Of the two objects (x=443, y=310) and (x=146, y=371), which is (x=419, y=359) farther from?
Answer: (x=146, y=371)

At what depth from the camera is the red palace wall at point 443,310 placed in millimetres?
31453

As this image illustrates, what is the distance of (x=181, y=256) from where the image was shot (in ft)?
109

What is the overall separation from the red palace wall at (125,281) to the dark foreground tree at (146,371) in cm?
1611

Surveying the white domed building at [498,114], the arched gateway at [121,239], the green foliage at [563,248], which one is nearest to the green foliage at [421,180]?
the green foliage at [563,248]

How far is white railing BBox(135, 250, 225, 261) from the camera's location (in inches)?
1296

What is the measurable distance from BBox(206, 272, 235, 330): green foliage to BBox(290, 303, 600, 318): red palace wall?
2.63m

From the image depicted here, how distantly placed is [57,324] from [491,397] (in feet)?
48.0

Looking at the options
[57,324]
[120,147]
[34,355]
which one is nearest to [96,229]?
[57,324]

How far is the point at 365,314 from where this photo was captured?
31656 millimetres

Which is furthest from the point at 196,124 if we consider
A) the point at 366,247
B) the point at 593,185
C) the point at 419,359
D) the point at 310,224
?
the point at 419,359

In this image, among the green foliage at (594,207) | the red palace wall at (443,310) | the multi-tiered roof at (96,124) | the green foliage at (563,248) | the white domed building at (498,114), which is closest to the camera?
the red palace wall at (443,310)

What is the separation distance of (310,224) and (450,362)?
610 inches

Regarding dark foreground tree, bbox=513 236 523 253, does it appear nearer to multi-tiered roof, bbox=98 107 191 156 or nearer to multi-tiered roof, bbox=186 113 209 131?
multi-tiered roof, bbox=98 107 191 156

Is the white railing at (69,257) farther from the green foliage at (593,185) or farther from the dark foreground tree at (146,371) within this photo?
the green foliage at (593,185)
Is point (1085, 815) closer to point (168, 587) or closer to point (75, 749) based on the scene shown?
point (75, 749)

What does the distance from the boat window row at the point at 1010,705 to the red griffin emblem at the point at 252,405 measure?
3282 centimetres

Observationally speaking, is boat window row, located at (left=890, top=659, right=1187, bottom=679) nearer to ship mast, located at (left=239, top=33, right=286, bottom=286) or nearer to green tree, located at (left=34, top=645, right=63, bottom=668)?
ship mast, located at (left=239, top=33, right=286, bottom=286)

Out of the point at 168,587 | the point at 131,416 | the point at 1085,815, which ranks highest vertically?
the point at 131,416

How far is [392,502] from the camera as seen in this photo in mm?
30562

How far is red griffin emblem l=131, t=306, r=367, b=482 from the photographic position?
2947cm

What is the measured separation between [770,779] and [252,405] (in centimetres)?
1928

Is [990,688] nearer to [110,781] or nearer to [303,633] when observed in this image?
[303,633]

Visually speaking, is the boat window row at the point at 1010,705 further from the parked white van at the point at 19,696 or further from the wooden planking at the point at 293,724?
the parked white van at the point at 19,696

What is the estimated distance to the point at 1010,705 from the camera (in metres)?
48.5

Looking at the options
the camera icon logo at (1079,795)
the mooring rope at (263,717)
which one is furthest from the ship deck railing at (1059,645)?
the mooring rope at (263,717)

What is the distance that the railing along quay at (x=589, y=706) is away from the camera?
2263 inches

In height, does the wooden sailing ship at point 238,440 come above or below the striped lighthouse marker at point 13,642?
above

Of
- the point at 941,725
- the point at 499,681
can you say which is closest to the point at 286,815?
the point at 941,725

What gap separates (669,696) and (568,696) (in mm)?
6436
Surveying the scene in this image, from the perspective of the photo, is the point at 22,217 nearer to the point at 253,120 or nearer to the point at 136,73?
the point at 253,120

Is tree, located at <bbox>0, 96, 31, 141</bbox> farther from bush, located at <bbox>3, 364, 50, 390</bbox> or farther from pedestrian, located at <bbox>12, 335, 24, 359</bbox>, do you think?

== == ==

▸ TASK DETAILS:
Please rewrite the material above, renaming "white railing" to "white balustrade" wherever it occurs and leaving everything else unchanged.

▸ TASK RESULT:
Of the two objects (x=443, y=310) and (x=146, y=371), which is (x=419, y=359) farther from?
Answer: (x=146, y=371)

At what depth from the camera is the red palace wall at point 443,310 placed in millimetres?
31453

As this image illustrates, what is the distance of (x=181, y=256) from where the image was shot (in ft)?
109

What is the overall separation from the red palace wall at (125,281) to the dark foreground tree at (146,371) in cm?
1611

Surveying the white domed building at [498,114], the arched gateway at [121,239], the green foliage at [563,248], which one is nearest to the green foliage at [421,180]?
the green foliage at [563,248]

How far is white balustrade BBox(135, 250, 225, 261) from the camera's location (in inches)?
1296

What is the measurable distance from BBox(206, 272, 235, 330): green foliage to BBox(290, 303, 600, 318): red palace wall?
2.63m

From the image depicted here, how distantly placed is [57,324] from [491,397] (in feet)?
48.0

Looking at the options
[57,324]
[120,147]
[34,355]
which one is nearest to [96,229]?
[57,324]

How far is the point at 365,314 from where this photo was captured?
31656 millimetres

Which is furthest from the point at 196,124 if we consider
A) the point at 366,247
B) the point at 593,185
C) the point at 419,359
D) the point at 310,224
?
the point at 419,359

In this image, among the green foliage at (594,207) | the red palace wall at (443,310) | the multi-tiered roof at (96,124) | the green foliage at (563,248) | the white domed building at (498,114), which is closest to the camera?
the red palace wall at (443,310)

What is the separation distance of (310,224) and (450,362)?
610 inches

Regarding dark foreground tree, bbox=513 236 523 253, does it appear nearer to multi-tiered roof, bbox=98 107 191 156 or nearer to multi-tiered roof, bbox=186 113 209 131?
multi-tiered roof, bbox=98 107 191 156

Is the white balustrade at (69,257) farther from the green foliage at (593,185) or farther from the dark foreground tree at (146,371) within this photo?
the green foliage at (593,185)
Is point (1085, 815) closer to point (168, 587) or closer to point (75, 749) based on the scene shown?
point (75, 749)

What does the distance from the boat window row at the point at 1010,705 to the red griffin emblem at the point at 252,405 measure?
3282 centimetres

Observationally speaking, is boat window row, located at (left=890, top=659, right=1187, bottom=679) nearer to ship mast, located at (left=239, top=33, right=286, bottom=286) or nearer to green tree, located at (left=34, top=645, right=63, bottom=668)?
ship mast, located at (left=239, top=33, right=286, bottom=286)

Out of the point at 168,587 | the point at 131,416 | the point at 1085,815, which ranks highest vertically?
the point at 131,416

How far is [392,502] from the camera as seen in this photo in mm?
30562

How far is red griffin emblem l=131, t=306, r=367, b=482 from the photographic position?
2947cm

What is the measured separation between [770,779] and [252,405] (in centimetres)?
1928

Is [990,688] nearer to [110,781] or nearer to [303,633] when observed in this image?
[303,633]

Visually speaking, is the boat window row at the point at 1010,705 further from the parked white van at the point at 19,696 or further from the wooden planking at the point at 293,724?
the parked white van at the point at 19,696

What is the estimated distance to the point at 1010,705 from the camera (in metres)?
48.5

Looking at the options
the camera icon logo at (1079,795)
the mooring rope at (263,717)
which one is furthest from the ship deck railing at (1059,645)?
the mooring rope at (263,717)

What is the distance that the railing along quay at (x=589, y=706) is away from the camera?
2263 inches

In height, does the wooden sailing ship at point 238,440 come above or below the striped lighthouse marker at point 13,642?
above

Of
- the point at 941,725
- the point at 499,681
can you say which is closest to the point at 286,815?
the point at 941,725

What gap separates (669,696) and (568,696) (in mm)?
6436
Surveying the scene in this image, from the perspective of the photo, is the point at 22,217 nearer to the point at 253,120 or nearer to the point at 136,73?
the point at 253,120

Is tree, located at <bbox>0, 96, 31, 141</bbox> farther from bush, located at <bbox>3, 364, 50, 390</bbox> or farther from pedestrian, located at <bbox>12, 335, 24, 359</bbox>, do you think?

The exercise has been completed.